A procuradoria Geral da Republica obteve todos as dados fornecidos e conta bancária secreta de Dilma Rousseff, e sem nenhuma sombra de dúvidas, de acordo com eles, todos os documentos apresentados são provas reais com fotos e cópias originais, comprovando também valores e movimentação das contas bancárias.

O Ministério Publico Suíço enviou ao Brasil uma série de documentos, entre eles documentos pessoais de Dilma, visto norte-americano, passaporte, data de nascimento, nome completo e também um endereço de uma casa em um condomínio de luxo no valor de US$ 3 milhões.

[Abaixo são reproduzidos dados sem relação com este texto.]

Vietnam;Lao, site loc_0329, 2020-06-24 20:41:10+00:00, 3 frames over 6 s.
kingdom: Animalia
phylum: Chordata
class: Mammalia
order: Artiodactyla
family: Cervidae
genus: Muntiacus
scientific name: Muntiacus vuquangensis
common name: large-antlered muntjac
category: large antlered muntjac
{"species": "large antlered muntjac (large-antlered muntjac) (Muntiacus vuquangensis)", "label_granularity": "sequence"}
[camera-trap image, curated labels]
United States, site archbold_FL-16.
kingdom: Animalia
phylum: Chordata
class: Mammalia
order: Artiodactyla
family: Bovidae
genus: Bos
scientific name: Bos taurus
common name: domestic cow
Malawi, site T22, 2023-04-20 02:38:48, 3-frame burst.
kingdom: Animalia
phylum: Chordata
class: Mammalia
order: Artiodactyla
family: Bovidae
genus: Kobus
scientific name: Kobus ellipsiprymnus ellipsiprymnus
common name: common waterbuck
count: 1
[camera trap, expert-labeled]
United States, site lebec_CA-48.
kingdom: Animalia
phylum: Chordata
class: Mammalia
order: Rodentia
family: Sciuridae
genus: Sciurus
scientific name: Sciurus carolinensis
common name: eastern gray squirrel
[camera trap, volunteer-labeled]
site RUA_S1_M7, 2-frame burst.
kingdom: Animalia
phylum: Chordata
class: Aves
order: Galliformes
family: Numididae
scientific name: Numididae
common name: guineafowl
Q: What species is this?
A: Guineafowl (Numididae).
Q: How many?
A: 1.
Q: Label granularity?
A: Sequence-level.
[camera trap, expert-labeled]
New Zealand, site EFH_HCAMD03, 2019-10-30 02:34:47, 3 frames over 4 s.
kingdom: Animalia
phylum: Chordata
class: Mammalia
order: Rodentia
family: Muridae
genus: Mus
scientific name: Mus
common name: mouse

Dados comprovam também uma conta da presidente nos EUA nos últimos três anos.

Os documentos fornecidos pela Suíça foram importantes para uma nova investigação. Os dados mostram que a presidente Dilma era cliente de um banco nos Estados Unidos, com o nome de Meryll Lynch, que hoje é o atual Julius Baer. A presidente é cliente desse banco desde 2012.

Ainda em 2012, Dilma abriu uma conta em uma filial do mesmo banco em Nova Iorque.

Passados três anos, a presidente fez uma transferência de conta dos EUA para um banco em Genebra, na Suíça.

O dono do banco na Suíça mostrou o histórico de Dilma no ano de 2016, com uma movimentação no valor de mais de R$ 680 milhões. Dilma diz que esse dinheiro foi usado para campanhas políticas.